↓↓↓

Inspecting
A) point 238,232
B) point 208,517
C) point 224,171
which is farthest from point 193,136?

↑↑↑
↓↓↓

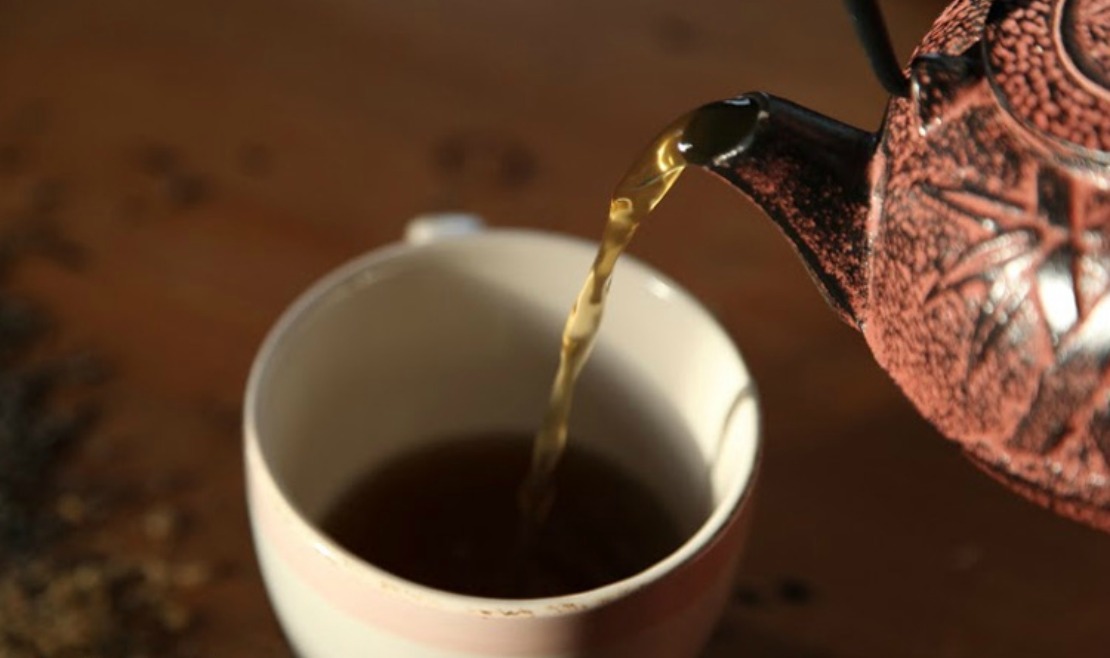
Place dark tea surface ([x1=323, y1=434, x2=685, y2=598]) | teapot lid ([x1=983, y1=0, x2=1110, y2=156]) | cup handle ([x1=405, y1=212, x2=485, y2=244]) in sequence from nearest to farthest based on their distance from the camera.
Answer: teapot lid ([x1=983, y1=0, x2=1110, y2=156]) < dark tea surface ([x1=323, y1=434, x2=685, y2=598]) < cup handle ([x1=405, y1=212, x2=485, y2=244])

↑↑↑

Show each line above that contains the word "from", and reproduce every such line in full.

which is farthest from point 193,136?
Place dark tea surface ([x1=323, y1=434, x2=685, y2=598]) | teapot lid ([x1=983, y1=0, x2=1110, y2=156]) | cup handle ([x1=405, y1=212, x2=485, y2=244]) in sequence from nearest to farthest based on their distance from the camera.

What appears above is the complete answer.